In a chilling column at The Federalist, John Daniel Davidson shows why cultural relativism can be downright evil, citing leftists who oppose laws that would prevent the murder of children by indigenous tribes in Brazil and in the Bay of Bengal.
Davidson notes a post at Get Religion that asked, “Should Amazon tribes be allowed to kill their young?
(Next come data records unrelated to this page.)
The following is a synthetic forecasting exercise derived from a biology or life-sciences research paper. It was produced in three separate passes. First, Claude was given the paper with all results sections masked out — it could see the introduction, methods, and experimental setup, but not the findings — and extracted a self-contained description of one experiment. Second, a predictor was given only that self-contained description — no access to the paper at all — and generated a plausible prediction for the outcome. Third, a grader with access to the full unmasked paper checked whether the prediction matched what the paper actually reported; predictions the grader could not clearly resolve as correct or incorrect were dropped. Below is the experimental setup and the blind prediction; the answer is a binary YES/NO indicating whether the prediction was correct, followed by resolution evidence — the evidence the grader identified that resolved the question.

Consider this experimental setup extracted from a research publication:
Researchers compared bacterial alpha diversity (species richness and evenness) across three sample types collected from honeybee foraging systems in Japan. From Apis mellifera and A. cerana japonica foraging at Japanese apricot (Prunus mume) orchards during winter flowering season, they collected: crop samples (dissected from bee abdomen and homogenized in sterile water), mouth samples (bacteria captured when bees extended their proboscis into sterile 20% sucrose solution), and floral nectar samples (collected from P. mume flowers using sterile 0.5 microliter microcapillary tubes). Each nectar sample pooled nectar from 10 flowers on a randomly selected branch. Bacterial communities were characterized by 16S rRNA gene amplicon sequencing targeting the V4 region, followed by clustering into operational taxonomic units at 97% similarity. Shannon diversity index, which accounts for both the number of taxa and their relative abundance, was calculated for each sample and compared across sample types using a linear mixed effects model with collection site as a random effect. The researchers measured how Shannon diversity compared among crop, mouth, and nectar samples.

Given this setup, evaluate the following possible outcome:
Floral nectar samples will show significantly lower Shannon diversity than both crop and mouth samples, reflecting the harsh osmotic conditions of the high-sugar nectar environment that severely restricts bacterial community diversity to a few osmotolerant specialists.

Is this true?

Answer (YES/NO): NO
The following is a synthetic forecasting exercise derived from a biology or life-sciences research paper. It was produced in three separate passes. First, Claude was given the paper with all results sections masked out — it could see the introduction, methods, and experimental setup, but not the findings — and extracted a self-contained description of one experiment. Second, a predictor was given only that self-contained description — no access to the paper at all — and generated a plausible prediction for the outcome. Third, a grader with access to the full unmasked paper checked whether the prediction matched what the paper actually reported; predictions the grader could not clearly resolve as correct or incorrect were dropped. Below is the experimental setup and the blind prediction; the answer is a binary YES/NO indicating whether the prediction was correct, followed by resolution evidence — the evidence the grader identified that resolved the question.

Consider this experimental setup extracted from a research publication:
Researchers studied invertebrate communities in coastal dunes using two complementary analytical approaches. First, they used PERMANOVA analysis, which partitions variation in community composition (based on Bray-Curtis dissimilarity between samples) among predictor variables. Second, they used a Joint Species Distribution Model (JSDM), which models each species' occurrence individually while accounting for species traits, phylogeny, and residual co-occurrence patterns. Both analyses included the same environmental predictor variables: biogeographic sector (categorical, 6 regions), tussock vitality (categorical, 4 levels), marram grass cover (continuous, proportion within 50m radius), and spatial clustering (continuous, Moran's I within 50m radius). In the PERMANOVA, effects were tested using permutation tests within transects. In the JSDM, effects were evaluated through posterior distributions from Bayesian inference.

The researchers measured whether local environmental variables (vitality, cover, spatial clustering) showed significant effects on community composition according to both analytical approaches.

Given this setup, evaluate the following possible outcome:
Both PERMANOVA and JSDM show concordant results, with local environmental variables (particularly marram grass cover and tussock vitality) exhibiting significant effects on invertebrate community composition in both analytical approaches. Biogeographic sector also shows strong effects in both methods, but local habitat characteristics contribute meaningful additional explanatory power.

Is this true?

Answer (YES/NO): YES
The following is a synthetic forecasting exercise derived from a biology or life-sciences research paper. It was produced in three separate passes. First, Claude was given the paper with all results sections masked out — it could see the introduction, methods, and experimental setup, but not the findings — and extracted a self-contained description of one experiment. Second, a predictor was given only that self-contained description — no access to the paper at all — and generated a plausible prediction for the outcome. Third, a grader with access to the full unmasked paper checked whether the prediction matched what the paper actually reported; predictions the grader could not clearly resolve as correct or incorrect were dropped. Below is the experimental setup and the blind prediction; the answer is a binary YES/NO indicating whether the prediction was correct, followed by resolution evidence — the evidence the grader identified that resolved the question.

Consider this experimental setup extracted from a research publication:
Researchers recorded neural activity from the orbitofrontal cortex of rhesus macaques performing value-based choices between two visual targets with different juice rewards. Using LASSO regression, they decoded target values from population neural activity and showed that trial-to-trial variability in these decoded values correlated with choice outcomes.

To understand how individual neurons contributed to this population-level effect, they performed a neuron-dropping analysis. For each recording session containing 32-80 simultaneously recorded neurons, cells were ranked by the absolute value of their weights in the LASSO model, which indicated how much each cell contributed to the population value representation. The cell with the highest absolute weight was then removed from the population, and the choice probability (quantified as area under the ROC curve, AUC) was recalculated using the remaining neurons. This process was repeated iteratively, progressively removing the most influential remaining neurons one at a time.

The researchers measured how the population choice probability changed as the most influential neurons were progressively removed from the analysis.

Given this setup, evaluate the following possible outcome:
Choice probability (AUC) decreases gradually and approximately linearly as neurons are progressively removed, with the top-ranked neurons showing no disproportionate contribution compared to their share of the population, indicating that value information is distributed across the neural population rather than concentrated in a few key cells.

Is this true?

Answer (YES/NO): YES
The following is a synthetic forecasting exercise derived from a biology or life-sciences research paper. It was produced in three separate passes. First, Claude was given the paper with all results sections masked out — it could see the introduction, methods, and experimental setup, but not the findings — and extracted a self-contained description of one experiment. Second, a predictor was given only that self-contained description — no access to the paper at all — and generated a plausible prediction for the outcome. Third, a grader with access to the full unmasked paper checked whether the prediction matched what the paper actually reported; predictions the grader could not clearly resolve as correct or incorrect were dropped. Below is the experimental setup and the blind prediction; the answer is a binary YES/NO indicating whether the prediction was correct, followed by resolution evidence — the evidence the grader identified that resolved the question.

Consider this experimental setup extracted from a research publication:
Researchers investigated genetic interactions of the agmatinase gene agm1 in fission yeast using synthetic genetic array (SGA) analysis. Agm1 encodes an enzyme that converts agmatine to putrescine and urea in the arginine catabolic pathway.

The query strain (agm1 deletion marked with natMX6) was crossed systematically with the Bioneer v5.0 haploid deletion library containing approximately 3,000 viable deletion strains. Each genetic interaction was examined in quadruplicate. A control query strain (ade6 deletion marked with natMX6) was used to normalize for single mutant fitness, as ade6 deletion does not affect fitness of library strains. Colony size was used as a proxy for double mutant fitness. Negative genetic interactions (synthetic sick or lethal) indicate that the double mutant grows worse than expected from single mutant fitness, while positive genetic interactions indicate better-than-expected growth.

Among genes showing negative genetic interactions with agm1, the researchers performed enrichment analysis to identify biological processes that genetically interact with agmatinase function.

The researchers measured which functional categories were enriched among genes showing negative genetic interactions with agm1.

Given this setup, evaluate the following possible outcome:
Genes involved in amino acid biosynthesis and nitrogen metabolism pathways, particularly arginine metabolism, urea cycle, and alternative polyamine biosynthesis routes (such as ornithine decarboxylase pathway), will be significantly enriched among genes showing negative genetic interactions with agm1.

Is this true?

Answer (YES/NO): NO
Foreign Policy editors aren’t sure.” The post linked to a story in Foreign Policy magazine detailing indigenous tribes in Brazil that ritually murdered infants and children who were either disabled, twins, or the children of single mothers.
A law under consideration in Brazil that would outlaw ritual infanticide and child killings by indigenous groups, called “Muwaji’s Law,” is vehemently opposed by the the Brazilian Association of Anthropology, which called it “the most repressive and lethal actions ever perpetrated against the indigenous peoples of the Americas, which were unfailingly justified through appeals to noble causes, humanitarian values and universal principles.” The association disparaged the proposed law as placing indigenous peoples “in the permanent condition of defendants before a tribunal tasked with determining their degree of savagery.”
The Brazilian Association of Anthropology is not the only depraved participant in the drama; Brazil’s National Indian Foundation, according to Davidson, won’t “collect data on child-killing among indigenous tribes, resists even acknowledging its existence in public, and said in a 2016 press release that raising the issue at all ‘is in many cases an attempt to incriminate and express prejudice against indigenous peoples.’”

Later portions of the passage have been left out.